- Born: 1978 (age 46–47) Pakistan
- Occupation: Filmmaker
- Known for: Criticism of Islam

= Imran Firasat =

Imran Firasat (born 1978) is a Pakistani Islam-critical filmmaker. Born in a Muslim family, he renounced Islam and converted to Christianity. He lives in Spain, and has been described as a part of the counter-jihad movement.

==Biography==
===Early life and activities===
Firasat was born into a Muslim family in the Islamic Republic of Pakistan. After moving in with his Buddhist wife, he says he faced harassment, and was detained by police who tortured him. The couple fled to Spain as a result, obtaining political asylum in 2006. There, he began blogging and giving interviews denouncing Islam.

He then started getting death threats and was physically assaulted. He subsequently fled to his wife's home country of Indonesia in 2010, where he was detained over alleged blasphemy against Islam. He was then deported by Indonesian police and again returned to Spain. His police record includes an Indonesian warrant for murder. He rejects the murder charge saying that it was made up due to his criticism of Islam.

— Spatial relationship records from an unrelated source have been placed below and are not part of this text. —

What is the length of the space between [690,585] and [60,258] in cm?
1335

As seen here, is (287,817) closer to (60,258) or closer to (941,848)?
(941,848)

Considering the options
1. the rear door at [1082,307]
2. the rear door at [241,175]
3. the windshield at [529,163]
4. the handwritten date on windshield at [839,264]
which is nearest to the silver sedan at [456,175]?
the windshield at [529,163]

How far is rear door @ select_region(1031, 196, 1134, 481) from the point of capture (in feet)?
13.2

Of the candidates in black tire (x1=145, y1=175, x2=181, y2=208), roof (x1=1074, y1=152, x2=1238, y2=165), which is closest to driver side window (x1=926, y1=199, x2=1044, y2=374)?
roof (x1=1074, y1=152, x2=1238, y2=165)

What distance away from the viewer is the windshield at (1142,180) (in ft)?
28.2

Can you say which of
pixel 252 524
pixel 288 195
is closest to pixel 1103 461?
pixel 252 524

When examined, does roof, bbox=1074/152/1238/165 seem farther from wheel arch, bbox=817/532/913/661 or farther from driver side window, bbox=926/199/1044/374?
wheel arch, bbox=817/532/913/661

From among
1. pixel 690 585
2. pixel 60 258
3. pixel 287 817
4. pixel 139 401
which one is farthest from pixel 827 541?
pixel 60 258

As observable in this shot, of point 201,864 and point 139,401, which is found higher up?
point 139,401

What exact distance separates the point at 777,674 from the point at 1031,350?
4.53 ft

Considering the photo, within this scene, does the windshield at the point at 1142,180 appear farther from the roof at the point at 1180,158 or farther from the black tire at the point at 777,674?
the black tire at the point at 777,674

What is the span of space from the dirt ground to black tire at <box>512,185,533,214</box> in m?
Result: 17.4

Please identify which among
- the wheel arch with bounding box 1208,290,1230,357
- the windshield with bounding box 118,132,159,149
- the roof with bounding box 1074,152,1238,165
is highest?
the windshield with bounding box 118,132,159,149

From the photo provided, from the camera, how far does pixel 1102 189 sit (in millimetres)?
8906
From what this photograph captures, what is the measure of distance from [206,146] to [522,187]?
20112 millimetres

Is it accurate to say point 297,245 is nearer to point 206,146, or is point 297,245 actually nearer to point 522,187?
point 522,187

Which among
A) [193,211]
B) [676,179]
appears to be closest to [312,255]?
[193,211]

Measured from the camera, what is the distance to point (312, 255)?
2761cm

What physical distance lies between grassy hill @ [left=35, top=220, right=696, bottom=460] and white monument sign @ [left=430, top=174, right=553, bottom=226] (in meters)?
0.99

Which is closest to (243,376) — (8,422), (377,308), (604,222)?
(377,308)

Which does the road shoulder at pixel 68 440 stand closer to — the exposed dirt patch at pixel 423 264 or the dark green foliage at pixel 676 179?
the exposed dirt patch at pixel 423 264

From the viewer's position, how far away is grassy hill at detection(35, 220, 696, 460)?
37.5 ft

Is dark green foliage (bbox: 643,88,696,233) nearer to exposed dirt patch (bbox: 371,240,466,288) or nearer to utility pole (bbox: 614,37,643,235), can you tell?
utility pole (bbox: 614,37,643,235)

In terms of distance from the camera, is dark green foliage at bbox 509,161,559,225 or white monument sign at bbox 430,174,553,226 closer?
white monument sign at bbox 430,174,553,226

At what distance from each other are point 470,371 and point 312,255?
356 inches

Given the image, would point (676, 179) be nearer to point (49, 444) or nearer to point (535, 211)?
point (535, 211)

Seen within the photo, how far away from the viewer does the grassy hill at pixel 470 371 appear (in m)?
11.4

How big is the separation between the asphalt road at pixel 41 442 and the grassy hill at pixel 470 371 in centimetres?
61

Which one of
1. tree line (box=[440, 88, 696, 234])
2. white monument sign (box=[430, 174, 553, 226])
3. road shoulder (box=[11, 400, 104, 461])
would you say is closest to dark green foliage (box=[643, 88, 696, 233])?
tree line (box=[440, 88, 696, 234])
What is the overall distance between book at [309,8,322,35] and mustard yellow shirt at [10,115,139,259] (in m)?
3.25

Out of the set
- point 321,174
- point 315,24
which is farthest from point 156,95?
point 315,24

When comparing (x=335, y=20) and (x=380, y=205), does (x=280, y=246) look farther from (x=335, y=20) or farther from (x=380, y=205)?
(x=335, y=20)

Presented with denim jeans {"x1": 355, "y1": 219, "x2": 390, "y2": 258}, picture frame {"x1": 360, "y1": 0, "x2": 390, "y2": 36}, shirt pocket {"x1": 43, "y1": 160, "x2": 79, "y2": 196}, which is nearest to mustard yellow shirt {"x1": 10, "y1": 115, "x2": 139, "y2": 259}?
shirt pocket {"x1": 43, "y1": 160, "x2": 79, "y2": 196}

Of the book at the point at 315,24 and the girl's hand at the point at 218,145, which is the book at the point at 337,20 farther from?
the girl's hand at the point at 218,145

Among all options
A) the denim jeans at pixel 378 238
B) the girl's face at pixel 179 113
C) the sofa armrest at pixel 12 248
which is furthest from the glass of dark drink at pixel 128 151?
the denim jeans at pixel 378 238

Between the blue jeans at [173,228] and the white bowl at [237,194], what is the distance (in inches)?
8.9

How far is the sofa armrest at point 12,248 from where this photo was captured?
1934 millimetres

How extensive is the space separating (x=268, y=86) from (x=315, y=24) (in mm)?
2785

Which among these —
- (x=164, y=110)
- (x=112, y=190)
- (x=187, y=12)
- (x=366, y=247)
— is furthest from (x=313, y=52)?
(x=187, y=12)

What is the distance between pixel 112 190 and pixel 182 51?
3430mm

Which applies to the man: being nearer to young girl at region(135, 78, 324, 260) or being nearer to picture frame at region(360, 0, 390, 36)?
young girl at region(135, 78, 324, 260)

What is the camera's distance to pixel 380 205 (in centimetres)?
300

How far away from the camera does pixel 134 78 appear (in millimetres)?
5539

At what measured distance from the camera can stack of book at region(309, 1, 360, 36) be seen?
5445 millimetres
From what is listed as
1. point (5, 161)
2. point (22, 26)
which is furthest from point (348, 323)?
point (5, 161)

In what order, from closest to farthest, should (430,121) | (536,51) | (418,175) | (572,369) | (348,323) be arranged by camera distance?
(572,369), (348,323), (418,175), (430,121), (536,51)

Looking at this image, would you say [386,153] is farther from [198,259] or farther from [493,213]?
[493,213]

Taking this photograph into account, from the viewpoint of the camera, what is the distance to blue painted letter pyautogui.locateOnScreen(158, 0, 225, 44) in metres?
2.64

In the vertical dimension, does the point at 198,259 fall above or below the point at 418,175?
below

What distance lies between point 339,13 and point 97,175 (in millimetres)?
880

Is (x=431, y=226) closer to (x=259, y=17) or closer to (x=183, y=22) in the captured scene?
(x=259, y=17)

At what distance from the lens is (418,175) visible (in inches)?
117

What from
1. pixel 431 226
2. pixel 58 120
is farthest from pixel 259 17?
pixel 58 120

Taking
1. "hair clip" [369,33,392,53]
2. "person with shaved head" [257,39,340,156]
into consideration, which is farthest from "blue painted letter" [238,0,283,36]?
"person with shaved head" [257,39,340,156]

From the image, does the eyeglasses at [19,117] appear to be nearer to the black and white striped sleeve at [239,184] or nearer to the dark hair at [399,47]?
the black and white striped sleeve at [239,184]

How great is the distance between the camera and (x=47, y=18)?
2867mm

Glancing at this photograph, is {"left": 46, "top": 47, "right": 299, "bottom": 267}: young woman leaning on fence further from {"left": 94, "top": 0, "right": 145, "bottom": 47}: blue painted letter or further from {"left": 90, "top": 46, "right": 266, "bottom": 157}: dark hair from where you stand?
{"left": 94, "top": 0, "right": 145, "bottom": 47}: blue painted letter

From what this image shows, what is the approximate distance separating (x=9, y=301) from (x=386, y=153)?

===The Innocent Prophet===
Following the 2012 Benghazi attack, Firasat made the documentary The Innocent Prophet in partnership with American Quran-burning pastor Terry Jones. The movie among other things asks whether Mohammed "was a child molester and a murderer." The governments of Belgium, France and the US expressed their concern over the ramifications the release of the video could produce. A Madrid court banned the release of the film, and Spain rescinded his asylum status on "grounds of a threat to the security of the state" as a result, stating that Firasat would be arrested if the film was shown.

===Aisha and Muhammad===
In July 2014, a new animated film that he co-produced with Danish Lars Hedegaard entitled Aisha and Muhammad was released. The film focuses on the life of the Islamic prophet Muhammad and his marriage to the six-year-old Aisha. Days later he travelled to Norway to seek asylum, but was detained and deported back to Spain based on the Dublin Regulation. He was arrested in Spain until he was released in December 2014.